Use Case

Environmental Scientist at Yellowstone national park, Tom, wants to study Yellowstone’s thermal activities. As part of his study, he needs to track the temperature across a region. It is not feasible for him to go out and collect data for modeling every day, and he cannot directly use satellite-based thermal infrared remote sensing data as the resolution is way below expectation. So he decides to use SAMP system, and start to work on SAMP master computer.

Tom first loads an existing map that includes all the geometry information indicating where the obstacles are. He then specifies the region he wants to track the temperatures on the map, as shown in figure 1, the region of interest is bounded with a red bounding box. SAMP automatically deploys one UGV and one UAV to execute the temperature modeling task.

SAMP system divides the area of interest into UGV’s area and UAV’s area based on the geometry information and robots’ capabilities. The modeling system then initializes a distribution map and generates two initial sampling locations for UGV and UAV to collect temperature samples respectively.
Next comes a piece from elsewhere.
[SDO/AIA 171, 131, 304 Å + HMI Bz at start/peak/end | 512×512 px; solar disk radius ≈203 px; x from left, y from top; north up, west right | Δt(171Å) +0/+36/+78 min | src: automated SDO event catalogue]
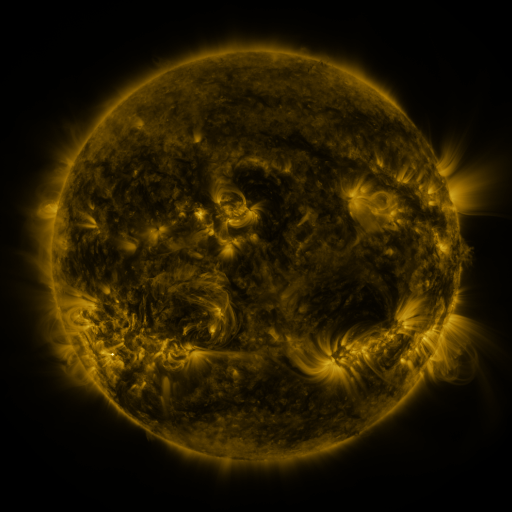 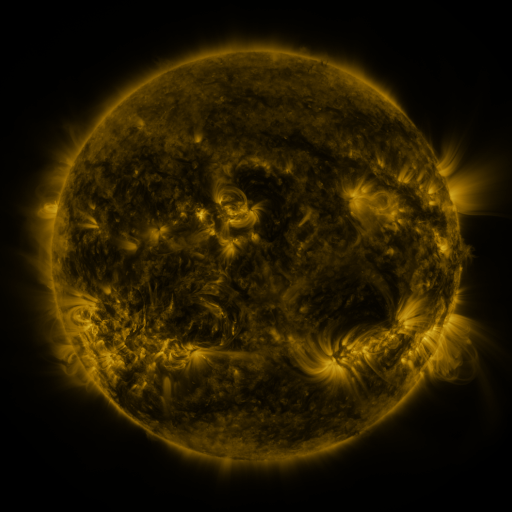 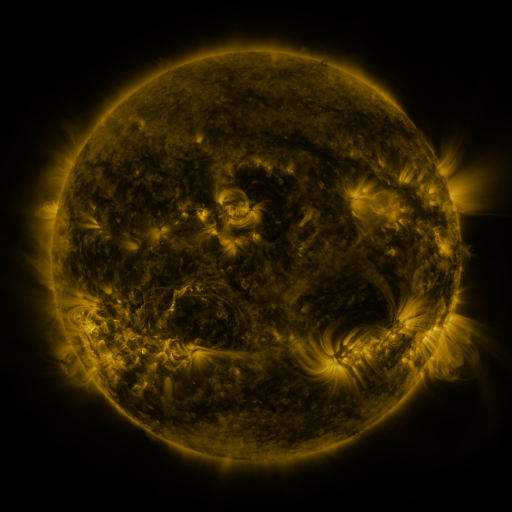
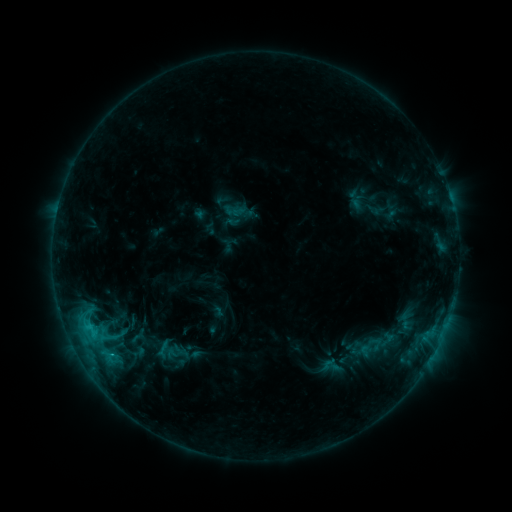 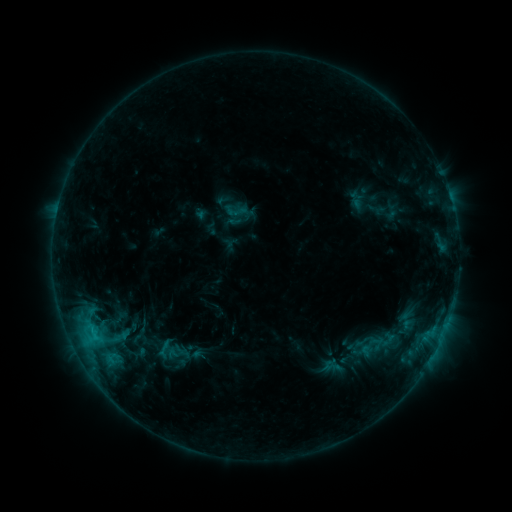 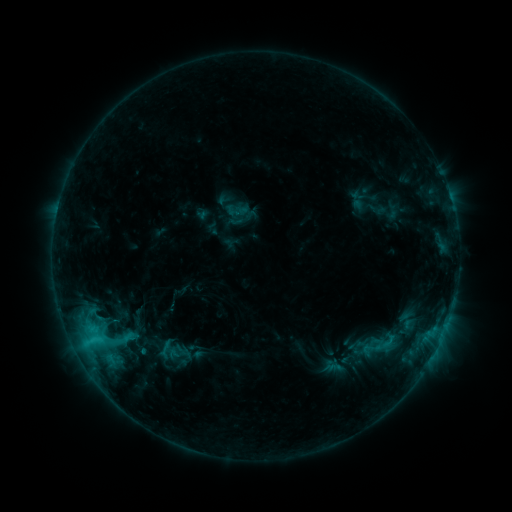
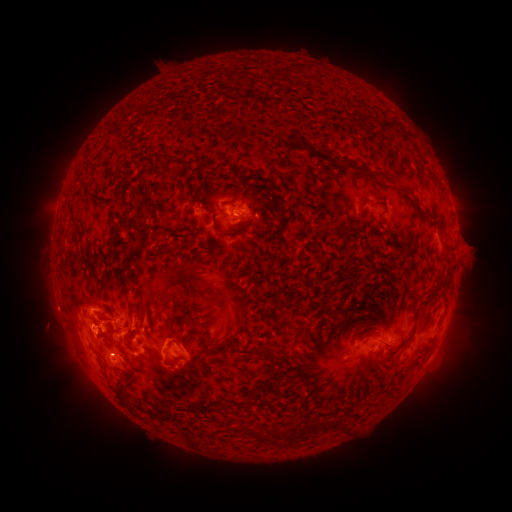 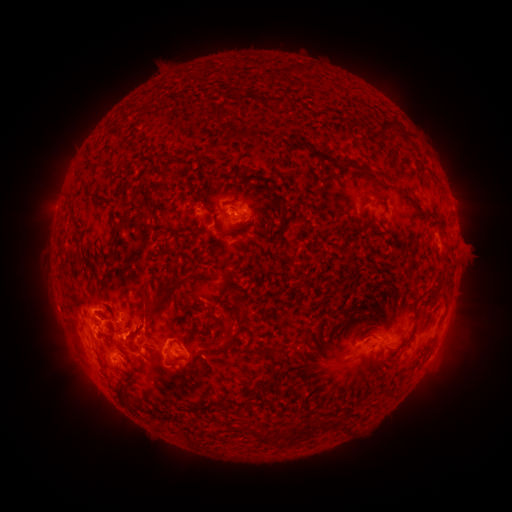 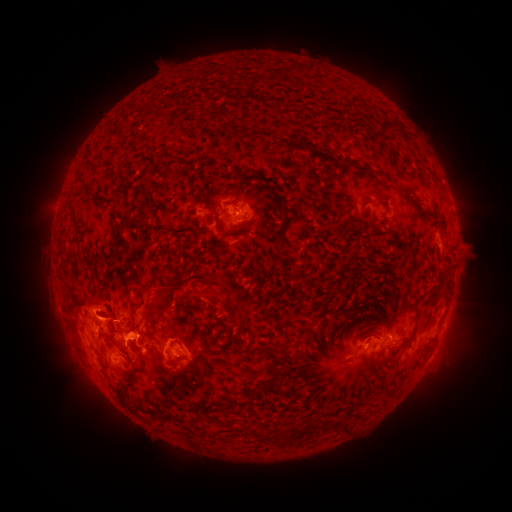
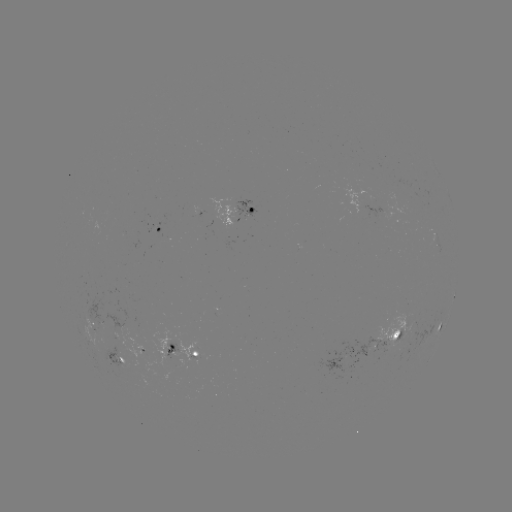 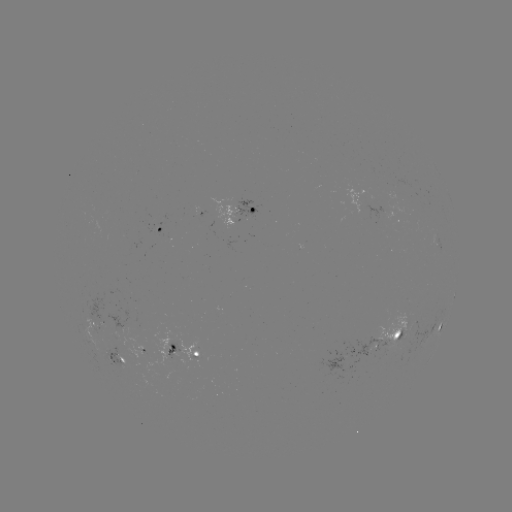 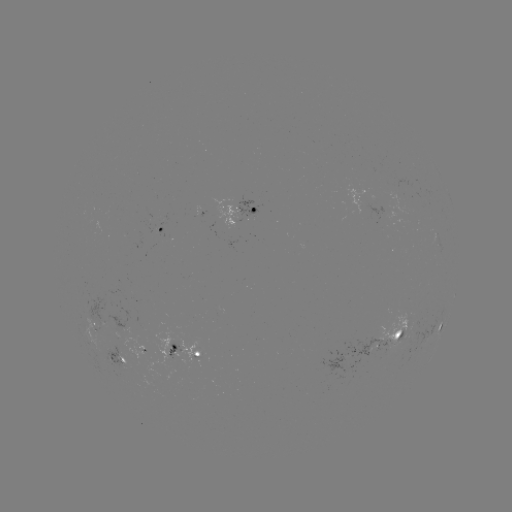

After receiving initial target location, UGV and UAV start to automatically navigate to the target location without hitting obstacles. After reaching the target locations, robots take temperature measurements and send back to the master computer modeling system. modeling system reads the samples and uses them to update the temperature model. Based on the updated model, the system then selects the most informative positions as the new target locations and assign to UAV and UGV respectively. UAV and UGV then go to the next target locations to take samples and further update the model.
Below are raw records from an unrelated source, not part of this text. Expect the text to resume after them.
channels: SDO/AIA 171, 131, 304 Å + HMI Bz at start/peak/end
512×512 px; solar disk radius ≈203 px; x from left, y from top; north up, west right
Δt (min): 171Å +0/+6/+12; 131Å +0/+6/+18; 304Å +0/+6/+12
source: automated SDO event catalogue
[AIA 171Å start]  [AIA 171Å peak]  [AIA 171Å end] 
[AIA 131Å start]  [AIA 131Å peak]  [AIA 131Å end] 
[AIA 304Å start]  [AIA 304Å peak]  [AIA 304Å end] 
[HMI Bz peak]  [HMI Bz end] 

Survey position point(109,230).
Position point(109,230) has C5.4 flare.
This online sampling process is conducted iteratively until the temperature model converges. During the sampling, if the UGV meets an unreachable area like hot spring or cliff, the system remarks that location as an interest point for the UAV. In addition, if a robot fails to navigate to the assigned target location within the time limit, a new target position will be sent to the robot. If the robot gets stuck during the navigation, a recovery behavior will first conduct, but if it does not help, then the new target location will be sent. If the robot fails to move to the new target location, then returning to starting point command will be executed. If the robot fails to move back to the starting point, Tom needs to retrieve the stuck robot manually based on the localization information.

After successfully finishing the sampling task, UAV and UGV will navigate back to the starting point, and the modeling system output the final distribution model that can be used for Tom’s thermal activity study.